■ Records for the task:

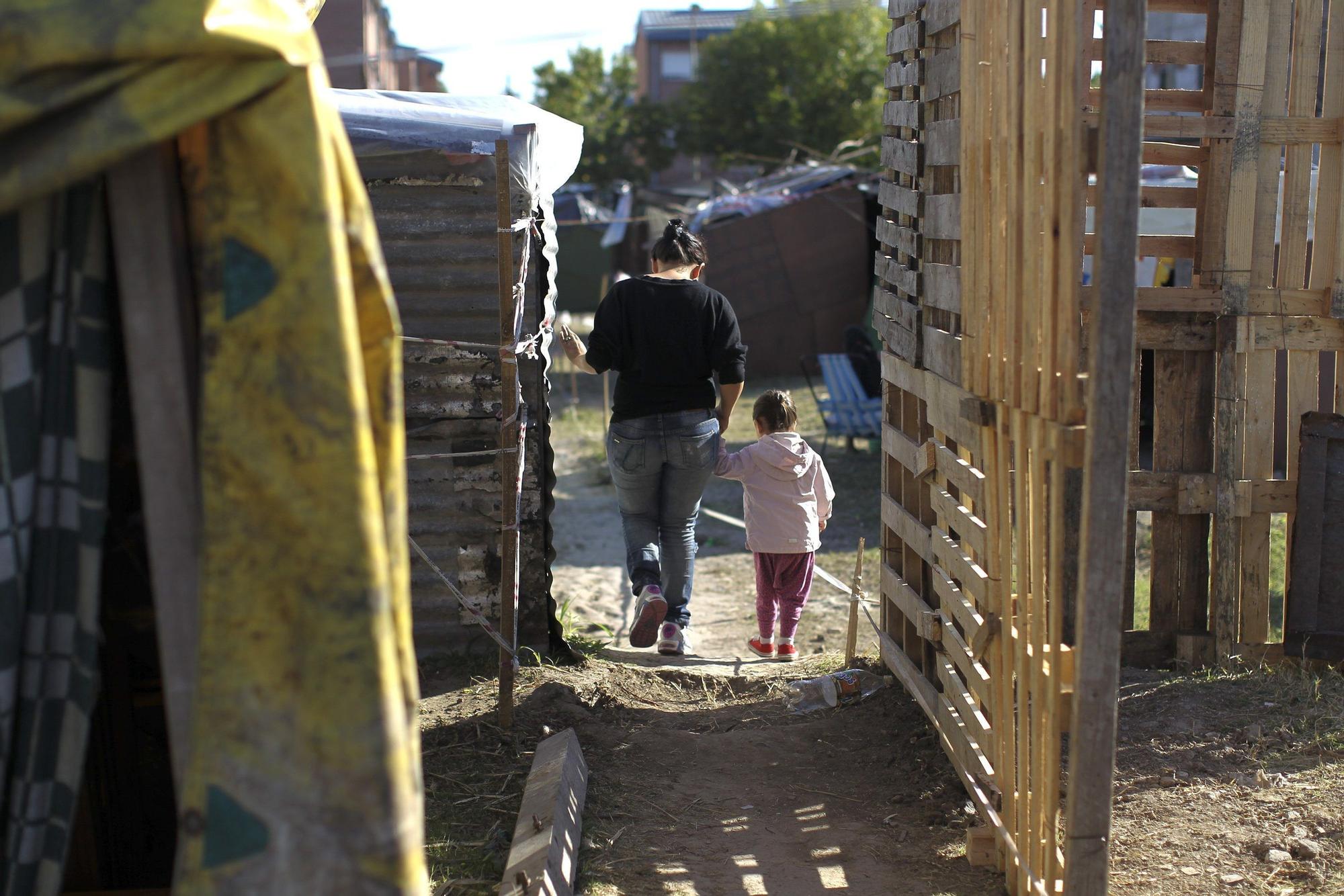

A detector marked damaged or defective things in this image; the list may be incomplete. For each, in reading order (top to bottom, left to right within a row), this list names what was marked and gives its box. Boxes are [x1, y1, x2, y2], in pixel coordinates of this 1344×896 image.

rusty metal panel [360, 147, 554, 658]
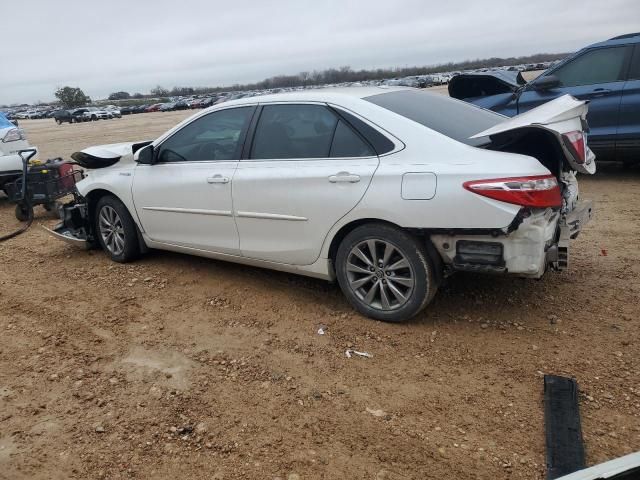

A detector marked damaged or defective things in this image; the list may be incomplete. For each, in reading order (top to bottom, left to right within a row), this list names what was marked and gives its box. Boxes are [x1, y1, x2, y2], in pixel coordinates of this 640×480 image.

damaged white car [48, 88, 596, 322]
detached rear bumper [430, 199, 596, 280]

■ What is expected:
Leaving out only the pictures, retype every record exactly.

■ Solution for this exercise:
A detector marked damaged or defective things in this image; the list may be incomplete. For each, in reading order (top to bottom, left to right within a row), this list names what was marked and gives its box. Boxes are [x1, y1, x2, y2], in pixel coordinates of this 1344×896 image.

rusty metal panel [360, 147, 554, 658]

A detector marked damaged or defective things in this image; the list may be incomplete. For each, in reading order (top to bottom, left to right within a row), this list names what was marked and gives its box. Boxes are [x1, y1, x2, y2], in pixel coordinates of this 640×480 image.

damaged white car [48, 88, 596, 322]
detached rear bumper [430, 199, 596, 280]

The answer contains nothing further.